After this did not work out because of my inability to fix broken cages and perform other “handyman” skills, it was decided that I had to return , the PTS (post-traumatic) stress as well as guilt and loneliness was so great that when I returned to my parents to stay for some months until the future could be determined more fully, they were of the opinion that my behavior was “certifiable”. My parents were extremely concerned about my mental and physical state at this time and my mother even suspected at the time that I might have AIDS. Luckily, at a much later stage I was able to reassure her on that point.
Never before or since this time have I experienced such darkness of the soul and such crushing loneliness. Certainly this was a very dark time of my life. The nights were so bad and I battled with insomnia for the first time. I’d frequently wake up in the middle of the night with a shrunken sexual organ as well as the feeling that my entire body was shrinking from my feet upwards. I’d wake up in a sweat at 3 in the morning and be unable to urinate as my penis was so shrunken. I would stand there in a state best described as a “nothing” or virtually catatonic state.
I also experienced a number of severe panic attacks at this time. During these incidents, I felt as though my spirit was floating away from my body, leaving just an empty shell. It truly felt like I was dying. I felt that I needed to hold onto my stepfather’s leg on at least one occasion, whilst screaming at the top of my voice.

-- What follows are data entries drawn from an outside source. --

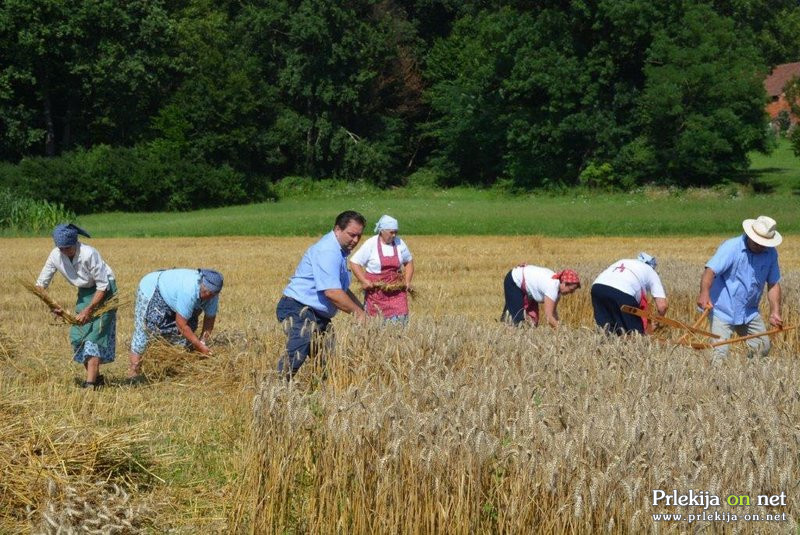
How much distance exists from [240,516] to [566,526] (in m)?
1.94

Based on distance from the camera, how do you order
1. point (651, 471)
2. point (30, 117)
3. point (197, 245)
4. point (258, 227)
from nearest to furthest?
point (651, 471) < point (197, 245) < point (258, 227) < point (30, 117)

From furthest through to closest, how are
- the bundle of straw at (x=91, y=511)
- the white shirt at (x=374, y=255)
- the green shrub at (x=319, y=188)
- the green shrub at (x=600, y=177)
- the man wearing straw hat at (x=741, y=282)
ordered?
the green shrub at (x=319, y=188), the green shrub at (x=600, y=177), the white shirt at (x=374, y=255), the man wearing straw hat at (x=741, y=282), the bundle of straw at (x=91, y=511)

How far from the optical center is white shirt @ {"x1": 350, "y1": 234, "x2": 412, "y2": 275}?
11.8 meters

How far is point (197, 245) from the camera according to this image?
94.0 ft

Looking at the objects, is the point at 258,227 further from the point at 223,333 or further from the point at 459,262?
the point at 223,333

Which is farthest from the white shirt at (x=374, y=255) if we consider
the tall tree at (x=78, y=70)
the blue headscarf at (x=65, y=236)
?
the tall tree at (x=78, y=70)

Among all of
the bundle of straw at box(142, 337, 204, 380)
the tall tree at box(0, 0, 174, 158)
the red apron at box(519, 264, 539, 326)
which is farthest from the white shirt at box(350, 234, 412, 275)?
the tall tree at box(0, 0, 174, 158)

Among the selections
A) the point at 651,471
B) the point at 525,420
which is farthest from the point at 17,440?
the point at 651,471

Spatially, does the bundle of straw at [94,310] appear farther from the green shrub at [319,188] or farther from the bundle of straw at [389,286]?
the green shrub at [319,188]

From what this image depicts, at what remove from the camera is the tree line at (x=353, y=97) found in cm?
4925

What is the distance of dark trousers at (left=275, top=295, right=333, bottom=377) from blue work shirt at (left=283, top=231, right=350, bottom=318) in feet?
0.26

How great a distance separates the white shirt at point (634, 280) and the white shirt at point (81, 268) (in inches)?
195

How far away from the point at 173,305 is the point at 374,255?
245cm

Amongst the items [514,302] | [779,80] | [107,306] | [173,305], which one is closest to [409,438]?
[173,305]
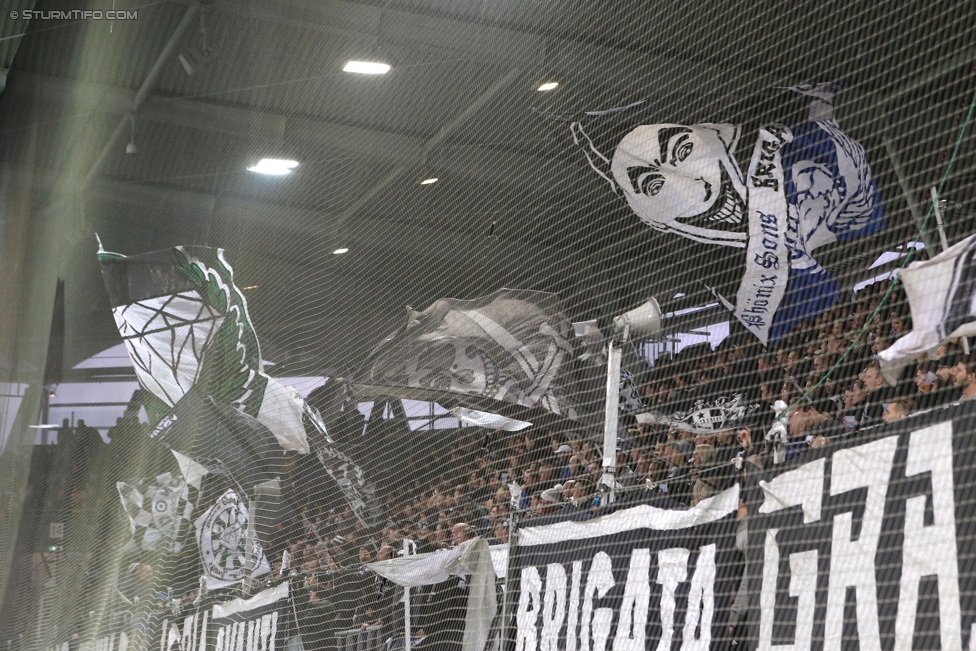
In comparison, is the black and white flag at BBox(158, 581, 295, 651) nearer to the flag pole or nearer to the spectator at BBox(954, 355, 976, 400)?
the flag pole

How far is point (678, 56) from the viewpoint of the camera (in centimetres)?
323

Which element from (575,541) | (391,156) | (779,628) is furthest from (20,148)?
(779,628)

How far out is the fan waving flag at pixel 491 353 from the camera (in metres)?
3.40

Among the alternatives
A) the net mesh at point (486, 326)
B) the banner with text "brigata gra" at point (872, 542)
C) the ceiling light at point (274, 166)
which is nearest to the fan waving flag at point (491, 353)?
the net mesh at point (486, 326)

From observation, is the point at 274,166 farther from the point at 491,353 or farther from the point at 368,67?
the point at 491,353

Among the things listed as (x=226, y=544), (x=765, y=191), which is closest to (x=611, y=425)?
(x=765, y=191)

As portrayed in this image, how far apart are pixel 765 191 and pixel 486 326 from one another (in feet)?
3.37

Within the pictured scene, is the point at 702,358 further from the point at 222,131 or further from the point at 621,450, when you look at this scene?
the point at 222,131

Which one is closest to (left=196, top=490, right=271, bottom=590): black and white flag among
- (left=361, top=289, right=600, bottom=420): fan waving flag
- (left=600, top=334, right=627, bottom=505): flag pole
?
(left=361, top=289, right=600, bottom=420): fan waving flag

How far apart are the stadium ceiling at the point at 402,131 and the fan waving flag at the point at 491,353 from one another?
9 centimetres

If I were not for taking up children’s fantasy writing at this time, and being permitted to use my mother’s computer (which she uses almost exclusively for playing Solitaire) for an hour or so per day typing my book chapters I think I would have gone off my rocker and been unable to cope with life anymore. Writing was therapeutic and gave me a creative escape route. I could join a bunch of anthropomorphic animals on a foreign planet and share their myriad adventures.
It was only after my diagnosis with Asperger Syndrome some four years later that all the curiously shaped pieces of the puzzle began to click into place. I am truly grateful to my friend because it was partly due to his detailed and enlightening report on my idiosyncrasies that the psychiatrist was able to make her diagnosis.She cracked the code!
Now, ten years after the incidents described above and six years after my diagnosis with AS, I sleep extremely well and have managed to make peace with all the different oddly shaped jigsaw pieces that are part of my makeup.
It has certainly not been easy to write this; hence the long delay between my previous post and this one. But I felt the need to share it for the twofold reason of putting this incident behind me once and for all while realizing that a number of good things came out from it, as well as to encourage all those who are battling with depression and tragedy in their lives.